I remember I was dating a girl back when I was in college and her mother, before meeting me, said “oh he watches wrestling? I thought you said he was intelligent”. That statement showed her ignorance more than mine and really affected my opinion of her. Yeah, I watch wrestling. The secret’s out. We all know its a show. Its a show that writes hours of brand new content every week. Its a show with dozens of characters. Its a show that has to be accessible for new fans and old, kids and adults, men and women, every week and in multiple different cities all year round. No sport, no tour, no show, no theater, does that. Nothing else on earth has that level of exhaustive creativity every week. If Marvel Comics’ weekly output of brand new comics was taken panel for panel and filmed for TV every week it would come close, but until then wrestling is every sport and every entertainment franchise combined, brought into millions of homes 52 weeks a year.
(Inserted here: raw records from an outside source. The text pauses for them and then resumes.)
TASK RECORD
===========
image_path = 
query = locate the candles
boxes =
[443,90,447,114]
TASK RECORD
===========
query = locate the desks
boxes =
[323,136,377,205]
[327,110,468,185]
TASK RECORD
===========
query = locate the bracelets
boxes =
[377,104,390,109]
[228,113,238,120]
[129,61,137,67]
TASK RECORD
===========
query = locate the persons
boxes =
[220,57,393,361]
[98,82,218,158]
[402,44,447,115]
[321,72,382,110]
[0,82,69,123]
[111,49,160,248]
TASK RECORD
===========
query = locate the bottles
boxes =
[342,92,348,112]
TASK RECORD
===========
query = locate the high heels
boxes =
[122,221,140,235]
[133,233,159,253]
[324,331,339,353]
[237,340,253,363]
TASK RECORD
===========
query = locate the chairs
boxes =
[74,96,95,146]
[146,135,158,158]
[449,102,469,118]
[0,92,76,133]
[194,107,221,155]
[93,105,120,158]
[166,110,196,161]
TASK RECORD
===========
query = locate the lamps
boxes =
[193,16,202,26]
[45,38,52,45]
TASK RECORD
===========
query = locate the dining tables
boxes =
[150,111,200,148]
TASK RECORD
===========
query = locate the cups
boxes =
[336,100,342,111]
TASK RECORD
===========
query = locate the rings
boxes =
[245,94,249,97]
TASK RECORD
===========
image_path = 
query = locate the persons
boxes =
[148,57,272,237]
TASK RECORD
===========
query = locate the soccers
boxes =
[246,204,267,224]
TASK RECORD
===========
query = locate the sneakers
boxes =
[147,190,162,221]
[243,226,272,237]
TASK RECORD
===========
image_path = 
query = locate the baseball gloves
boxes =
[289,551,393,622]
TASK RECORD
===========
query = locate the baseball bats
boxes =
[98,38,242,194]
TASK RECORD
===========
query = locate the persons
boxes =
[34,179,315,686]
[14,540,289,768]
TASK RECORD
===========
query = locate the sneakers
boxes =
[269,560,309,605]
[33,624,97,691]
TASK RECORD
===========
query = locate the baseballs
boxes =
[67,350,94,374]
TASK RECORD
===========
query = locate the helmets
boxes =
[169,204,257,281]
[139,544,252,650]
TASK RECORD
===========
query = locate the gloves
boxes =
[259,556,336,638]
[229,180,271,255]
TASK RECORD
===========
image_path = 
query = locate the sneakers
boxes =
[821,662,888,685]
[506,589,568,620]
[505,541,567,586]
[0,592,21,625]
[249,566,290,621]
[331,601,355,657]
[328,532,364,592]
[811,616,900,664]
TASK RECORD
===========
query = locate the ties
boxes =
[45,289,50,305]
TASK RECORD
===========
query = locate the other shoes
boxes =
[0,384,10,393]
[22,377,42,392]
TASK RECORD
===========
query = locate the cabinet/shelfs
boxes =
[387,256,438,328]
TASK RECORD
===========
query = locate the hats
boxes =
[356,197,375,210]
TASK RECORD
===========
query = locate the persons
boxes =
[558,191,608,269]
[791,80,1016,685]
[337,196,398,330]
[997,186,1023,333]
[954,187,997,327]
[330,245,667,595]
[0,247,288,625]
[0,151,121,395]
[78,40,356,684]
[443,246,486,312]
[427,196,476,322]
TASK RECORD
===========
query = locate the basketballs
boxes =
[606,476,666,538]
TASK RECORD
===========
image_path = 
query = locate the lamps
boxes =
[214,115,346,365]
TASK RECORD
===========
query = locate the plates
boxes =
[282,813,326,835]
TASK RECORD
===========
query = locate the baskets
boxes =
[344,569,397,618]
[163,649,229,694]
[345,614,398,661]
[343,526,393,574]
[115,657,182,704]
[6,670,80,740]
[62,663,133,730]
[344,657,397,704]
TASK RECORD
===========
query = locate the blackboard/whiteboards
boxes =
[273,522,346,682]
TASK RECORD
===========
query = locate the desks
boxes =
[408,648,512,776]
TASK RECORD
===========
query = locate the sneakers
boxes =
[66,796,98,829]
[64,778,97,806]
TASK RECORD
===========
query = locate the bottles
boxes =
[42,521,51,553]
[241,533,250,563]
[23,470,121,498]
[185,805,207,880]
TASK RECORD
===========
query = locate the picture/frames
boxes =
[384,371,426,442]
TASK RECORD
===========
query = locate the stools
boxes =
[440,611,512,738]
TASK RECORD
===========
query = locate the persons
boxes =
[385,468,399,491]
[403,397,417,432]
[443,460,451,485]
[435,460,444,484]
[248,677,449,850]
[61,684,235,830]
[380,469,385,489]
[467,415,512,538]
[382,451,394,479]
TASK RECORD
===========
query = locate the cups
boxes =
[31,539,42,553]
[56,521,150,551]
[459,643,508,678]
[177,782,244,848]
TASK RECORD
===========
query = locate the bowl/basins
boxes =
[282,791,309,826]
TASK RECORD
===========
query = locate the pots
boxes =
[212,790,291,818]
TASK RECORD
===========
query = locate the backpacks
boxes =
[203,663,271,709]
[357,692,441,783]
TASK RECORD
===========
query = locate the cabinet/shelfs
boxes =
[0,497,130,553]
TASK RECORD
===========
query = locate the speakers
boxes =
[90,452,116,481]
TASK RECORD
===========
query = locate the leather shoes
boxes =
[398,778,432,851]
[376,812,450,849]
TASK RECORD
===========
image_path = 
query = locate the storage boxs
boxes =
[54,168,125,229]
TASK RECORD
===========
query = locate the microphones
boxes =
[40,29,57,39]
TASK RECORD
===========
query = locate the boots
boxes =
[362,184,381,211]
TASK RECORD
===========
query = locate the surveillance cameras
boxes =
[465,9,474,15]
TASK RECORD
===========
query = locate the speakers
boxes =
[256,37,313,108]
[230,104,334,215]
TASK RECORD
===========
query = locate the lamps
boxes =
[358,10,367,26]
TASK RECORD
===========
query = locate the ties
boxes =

I’m not looking forward to just the hours of action at SummerSlam. I’m looking forward to talking about the matches on the car ride and seeing where that conversation goes. I cant wait to be outside the arena, hear my name, and see a fellow wrestling fan I haven’t seen for months if not years also at the show. I can’t wait to look over at my father and see the moment when it all comes together for him and he’s a fan for life. I’ll buy merchandise, I’ll smile at someone’s sign, I’ll think I see a wrestler at the hotel and debate if I should leave him be or run up for a picture. Then on Monday I’ll watch the entire show all over again to hear the commentary and of course, see if we show up on camera. The build up has already began, as every week another match is announced and we start to discuss our predictions. My father wanted to go to a sports bar to watch Ronda in the UFC. Now he gets to see her live and possibly listen to the 16,000 plus fans roar in unison when she wins the WWE Raw Women’s title.
This is me being brief. The more I think about wrestling the longer I could talk. I have my own personal Owen Hart prank story. I had a long conversation with a then current WWE writer before everyone on the internet knew who they were. Almost getting slapped by The Sultan. Shooting the poo with Les Thatcher. Having Shawn Michaels grab my sign and hold it up in the ring, then sign it. The matches I saw, memories from road trips. The hours spent “drafting” wrestlers and writing our own shows.
While this is a gift for a fan who turned 40 it is by no means a symbol of growing up or being middle age. I’ll still be there cheering or booing when I’m 50, 60, and beyond. There is no way I could have imagined the WWE Network years ago and there is no way I can guess how WWE will share their programming with me over the next 10, 20 years. The only constant is I will be there for them, like they have been there for me.